* _Work required_
Return only the lines running from the top of the entries to the line with "NJ license plate I85JDC", inclusive, exactly as written.

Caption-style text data
'''
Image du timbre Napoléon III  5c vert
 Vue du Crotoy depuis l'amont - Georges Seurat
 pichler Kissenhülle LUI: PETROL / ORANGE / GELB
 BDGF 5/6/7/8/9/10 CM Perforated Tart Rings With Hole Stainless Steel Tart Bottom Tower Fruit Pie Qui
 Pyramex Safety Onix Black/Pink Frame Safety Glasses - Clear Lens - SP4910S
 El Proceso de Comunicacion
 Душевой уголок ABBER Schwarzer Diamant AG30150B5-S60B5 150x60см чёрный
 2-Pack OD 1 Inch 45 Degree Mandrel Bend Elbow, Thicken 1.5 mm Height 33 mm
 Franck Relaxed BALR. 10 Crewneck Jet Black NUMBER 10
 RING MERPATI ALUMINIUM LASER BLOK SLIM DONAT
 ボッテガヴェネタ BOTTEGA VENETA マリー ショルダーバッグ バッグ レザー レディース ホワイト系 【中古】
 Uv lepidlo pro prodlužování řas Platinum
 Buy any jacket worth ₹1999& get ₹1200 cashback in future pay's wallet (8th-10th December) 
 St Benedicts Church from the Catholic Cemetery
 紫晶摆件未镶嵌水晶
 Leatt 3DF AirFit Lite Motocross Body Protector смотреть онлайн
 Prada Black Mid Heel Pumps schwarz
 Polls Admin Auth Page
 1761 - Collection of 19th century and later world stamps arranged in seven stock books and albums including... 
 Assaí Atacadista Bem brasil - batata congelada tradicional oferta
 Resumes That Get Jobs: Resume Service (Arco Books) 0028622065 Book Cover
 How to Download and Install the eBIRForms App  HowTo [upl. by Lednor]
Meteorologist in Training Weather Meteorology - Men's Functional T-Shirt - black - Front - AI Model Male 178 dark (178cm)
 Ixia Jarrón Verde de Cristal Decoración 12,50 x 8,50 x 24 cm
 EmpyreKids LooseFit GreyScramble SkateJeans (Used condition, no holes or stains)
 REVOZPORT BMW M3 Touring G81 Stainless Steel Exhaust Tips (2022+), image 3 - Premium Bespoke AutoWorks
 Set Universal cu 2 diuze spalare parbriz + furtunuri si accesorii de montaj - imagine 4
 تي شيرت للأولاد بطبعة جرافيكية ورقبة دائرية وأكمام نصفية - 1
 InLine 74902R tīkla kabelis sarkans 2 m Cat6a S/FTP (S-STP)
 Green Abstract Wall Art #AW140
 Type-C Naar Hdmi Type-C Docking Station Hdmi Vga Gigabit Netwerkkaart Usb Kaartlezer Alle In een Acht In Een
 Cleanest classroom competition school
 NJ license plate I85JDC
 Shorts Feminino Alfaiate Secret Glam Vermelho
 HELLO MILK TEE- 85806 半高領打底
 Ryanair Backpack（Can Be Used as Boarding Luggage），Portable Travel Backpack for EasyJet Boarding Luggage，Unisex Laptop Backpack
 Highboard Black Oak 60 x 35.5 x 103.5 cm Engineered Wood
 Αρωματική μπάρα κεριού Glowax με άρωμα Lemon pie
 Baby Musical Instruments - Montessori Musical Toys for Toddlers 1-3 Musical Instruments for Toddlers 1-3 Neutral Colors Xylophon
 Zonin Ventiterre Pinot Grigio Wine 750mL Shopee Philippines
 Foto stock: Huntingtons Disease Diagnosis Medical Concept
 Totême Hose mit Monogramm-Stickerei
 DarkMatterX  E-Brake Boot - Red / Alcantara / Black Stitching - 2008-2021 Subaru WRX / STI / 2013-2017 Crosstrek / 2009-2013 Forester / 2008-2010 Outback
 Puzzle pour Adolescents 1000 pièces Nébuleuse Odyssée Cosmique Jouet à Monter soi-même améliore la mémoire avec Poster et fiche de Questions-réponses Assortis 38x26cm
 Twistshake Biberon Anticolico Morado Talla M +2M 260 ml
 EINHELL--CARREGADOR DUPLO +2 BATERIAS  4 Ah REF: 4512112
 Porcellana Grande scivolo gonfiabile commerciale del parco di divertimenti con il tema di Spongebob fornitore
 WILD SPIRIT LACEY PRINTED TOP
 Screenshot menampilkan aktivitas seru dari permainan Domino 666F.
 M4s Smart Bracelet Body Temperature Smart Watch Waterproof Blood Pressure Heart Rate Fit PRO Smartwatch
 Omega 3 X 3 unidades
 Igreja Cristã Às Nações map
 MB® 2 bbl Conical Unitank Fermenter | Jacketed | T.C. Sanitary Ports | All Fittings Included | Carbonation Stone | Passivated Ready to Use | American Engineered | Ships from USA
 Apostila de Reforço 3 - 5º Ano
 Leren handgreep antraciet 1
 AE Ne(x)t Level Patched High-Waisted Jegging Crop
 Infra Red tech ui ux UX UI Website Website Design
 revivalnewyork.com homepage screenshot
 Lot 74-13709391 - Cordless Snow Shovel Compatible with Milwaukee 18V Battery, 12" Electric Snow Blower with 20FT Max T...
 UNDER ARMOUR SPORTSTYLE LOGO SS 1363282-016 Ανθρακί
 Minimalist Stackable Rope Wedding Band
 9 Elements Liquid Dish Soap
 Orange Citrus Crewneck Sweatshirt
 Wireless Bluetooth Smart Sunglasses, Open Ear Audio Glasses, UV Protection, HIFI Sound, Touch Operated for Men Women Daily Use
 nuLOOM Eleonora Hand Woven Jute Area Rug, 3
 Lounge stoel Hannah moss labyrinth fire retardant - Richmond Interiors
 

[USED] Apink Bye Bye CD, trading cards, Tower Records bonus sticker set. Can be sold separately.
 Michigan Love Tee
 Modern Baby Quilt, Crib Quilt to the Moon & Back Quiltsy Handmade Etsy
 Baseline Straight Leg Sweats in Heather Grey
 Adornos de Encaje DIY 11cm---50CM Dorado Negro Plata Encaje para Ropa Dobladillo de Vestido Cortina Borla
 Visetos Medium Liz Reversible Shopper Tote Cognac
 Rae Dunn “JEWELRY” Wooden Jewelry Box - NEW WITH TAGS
'''
* _Expected answer_
Image du timbre Napoléon III  5c vert
 Vue du Crotoy depuis l'amont - Georges Seurat
 pichler Kissenhülle LUI: PETROL / ORANGE / GELB
 BDGF 5/6/7/8/9/10 CM Perforated Tart Rings With Hole Stainless Steel Tart Bottom Tower Fruit Pie Qui
 Pyramex Safety Onix Black/Pink Frame Safety Glasses - Clear Lens - SP4910S
 El Proceso de Comunicacion
 Душевой уголок ABBER Schwarzer Diamant AG30150B5-S60B5 150x60см чёрный
 2-Pack OD 1 Inch 45 Degree Mandrel Bend Elbow, Thicken 1.5 mm Height 33 mm
 Franck Relaxed BALR. 10 Crewneck Jet Black NUMBER 10
 RING MERPATI ALUMINIUM LASER BLOK SLIM DONAT
 ボッテガヴェネタ BOTTEGA VENETA マリー ショルダーバッグ バッグ レザー レディース ホワイト系 【中古】
 Uv lepidlo pro prodlužování řas Platinum
 Buy any jacket worth ₹1999& get ₹1200 cashback in future pay's wallet (8th-10th December) 
 St Benedicts Church from the Catholic Cemetery
 紫晶摆件未镶嵌水晶
 Leatt 3DF AirFit Lite Motocross Body Protector смотреть онлайн
 Prada Black Mid Heel Pumps schwarz
 Polls Admin Auth Page
 1761 - Collection of 19th century and later world stamps arranged in seven stock books and albums including... 
 Assaí Atacadista Bem brasil - batata congelada tradicional oferta
 Resumes That Get Jobs: Resume Service (Arco Books) 0028622065 Book Cover
 How to Download and Install the eBIRForms App  HowTo [upl. by Lednor]
Meteorologist in Training Weather Meteorology - Men's Functional T-Shirt - black - Front - AI Model Male 178 dark (178cm)
 Ixia Jarrón Verde de Cristal Decoración 12,50 x 8,50 x 24 cm
 EmpyreKids LooseFit GreyScramble SkateJeans (Used condition, no holes or stains)
 REVOZPORT BMW M3 Touring G81 Stainless Steel Exhaust Tips (2022+), image 3 - Premium Bespoke AutoWorks
 Set Universal cu 2 diuze spalare parbriz + furtunuri si accesorii de montaj - imagine 4
 تي شيرت للأولاد بطبعة جرافيكية ورقبة دائرية وأكمام نصفية - 1
 InLine 74902R tīkla kabelis sarkans 2 m Cat6a S/FTP (S-STP)
 Green Abstract Wall Art #AW140
 Type-C Naar Hdmi Type-C Docking Station Hdmi Vga Gigabit Netwerkkaart Usb Kaartlezer Alle In een Acht In Een
 Cleanest classroom competition school
 NJ license plate I85JDC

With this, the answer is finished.